In 2000 there were 35 single family homes (or 53.0% of the total) out of a total of 66 inhabited buildings. There were 11 multi-family buildings (16.7%), along with 16 multi-purpose buildings that were mostly used for housing (24.2%) and 4 other use buildings (commercial or industrial) that also had some housing (6.1%).

In 2000 there were 98 apartments in the municipality. Of these apartments, a total of 88 apartments (89.8% of the total) were permanently occupied, while 3 apartments (3.1%) were seasonally occupied and 7 apartments (7.1%) were empty. As of 2009, the construction rate of new housing units was 3.9 new units per 1000 residents. The vacancy rate for the municipality, in 2010, was 4.55%.

The historical population is given in the following chart:

==Politics==
In the 2007 federal election the most popular party was the SVP which received 44.68% of the vote. The next three most popular parties were the FDP (27.96%), the SP (12.77%) and the Green Party (7.6%). In the federal election, a total of 95 votes were cast, and the voter turnout was 50.5%.

==Economy==
As of In 2010 2010, Bibern had an unemployment rate of 2%. As of 2008, there were 35 people employed in the primary economic sector and about 11 businesses involved in this sector. 12 people were employed in the secondary sector and there were 4 businesses in this sector. 1 person was employed in the tertiary sector, with 1 business in this sector. There were 122 residents of the municipality who were employed in some capacity, of which females made up 45.1% of the workforce.

In 2008 the total number of full-time equivalent jobs was 34. The number of jobs in the primary sector was 22, all of which were in agriculture. The number of jobs in the secondary sector was 11 of which 6 or (54.5%) were in manufacturing and 6 (54.5%) were in construction. The number of jobs in the tertiary sector was 1, which was a technical professional or scientist.

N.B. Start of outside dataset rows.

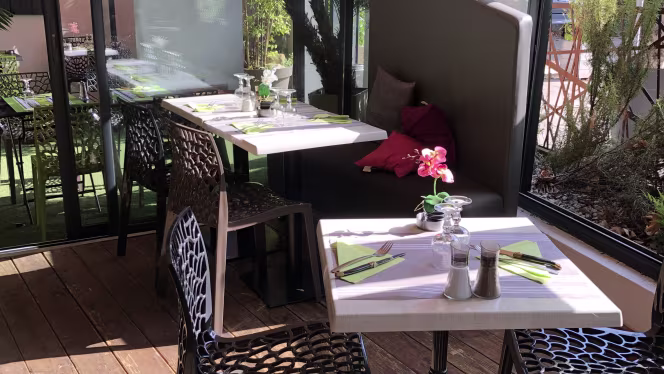 Le Mas des Lilas - Rognac - 4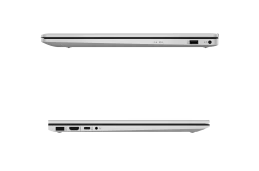 Laptop HP 17-cn0051ds / 6Z9U4UA / Intel N4120 / SSD 128GB / Intel UHD / FullHD / Win 11 / Srebrny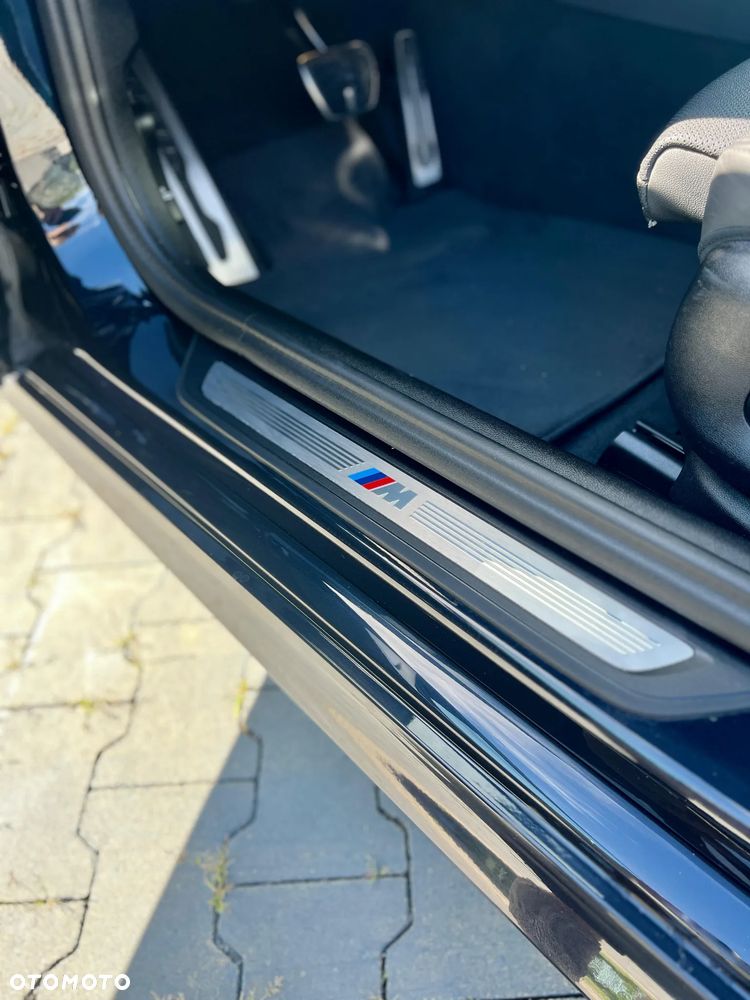 BMW Seria 5 - 21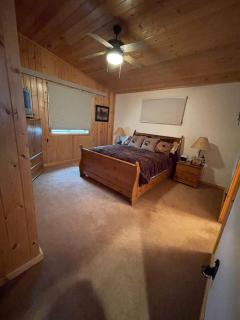 2 bed 2 bath Barndominium Unit B - 1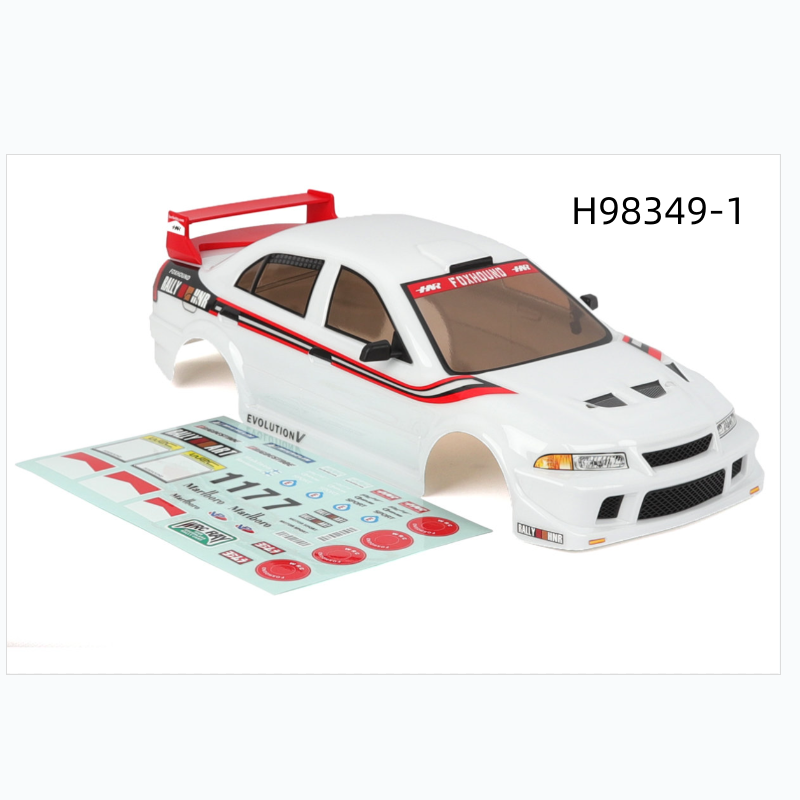 HNR H98348 H98349-1 PC ボディ組み立て - Power Tools And Names のレビューと価格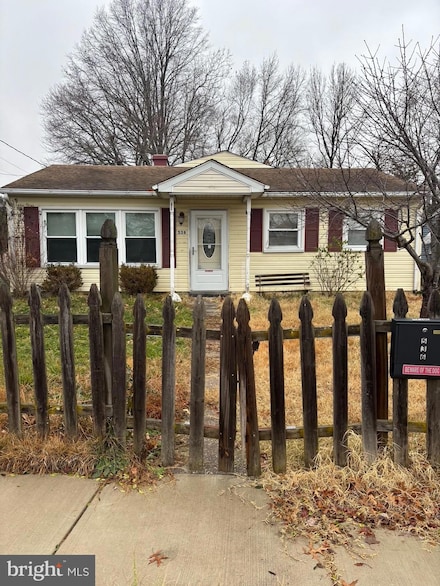 536 Bonnie Dr, Aberdeen, MD 21001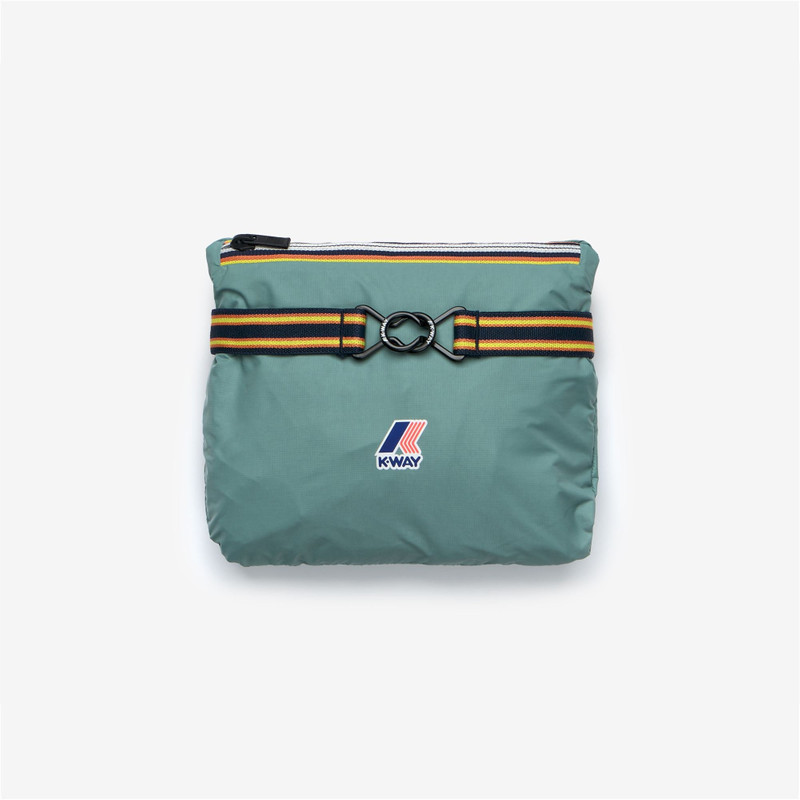 K-WAY LE VRAI 4.0 CLAUDETTE outlook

In 2000, there were 15 workers who commuted into the municipality and 86 workers who commuted away. The municipality is a net exporter of workers, with about 5.7 workers leaving the municipality for every one entering. Of the working population, 3.3% used public transportation to get to work, and 68% used a private car.

==Religion==
From the 2000 census, 15 or 6.8% were Roman Catholic, while 179 or 80.6% belonged to the Swiss Reformed Church. 24 (or about 10.81% of the population) belonged to no church, are agnostic or atheist, and 4 individuals (or about 1.80% of the population) did not answer the question.

==Education==
In Bibern about 91 or (41.0%) of the population have completed non-mandatory upper secondary education, and 18 or (8.1%) have completed additional higher education (either university or a Fachhochschule). Of the 18 who completed tertiary schooling, 83.3% were Swiss men, 11.1% were Swiss women.

As of 2000, there were 13 students in Bibern who came from another municipality, while 24 residents attended schools outside the municipality.